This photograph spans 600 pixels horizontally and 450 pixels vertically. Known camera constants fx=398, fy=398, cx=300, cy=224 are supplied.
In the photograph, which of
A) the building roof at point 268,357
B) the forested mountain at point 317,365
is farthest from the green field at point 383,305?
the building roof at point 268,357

▸ **TASK GOAL**
Copy the lines above word for word.

▸ **SOLUTION**
This photograph spans 600 pixels horizontally and 450 pixels vertically. Known camera constants fx=398, fy=398, cx=300, cy=224 are supplied.
In the photograph, which of
A) the building roof at point 268,357
B) the forested mountain at point 317,365
is farthest from the green field at point 383,305?
the building roof at point 268,357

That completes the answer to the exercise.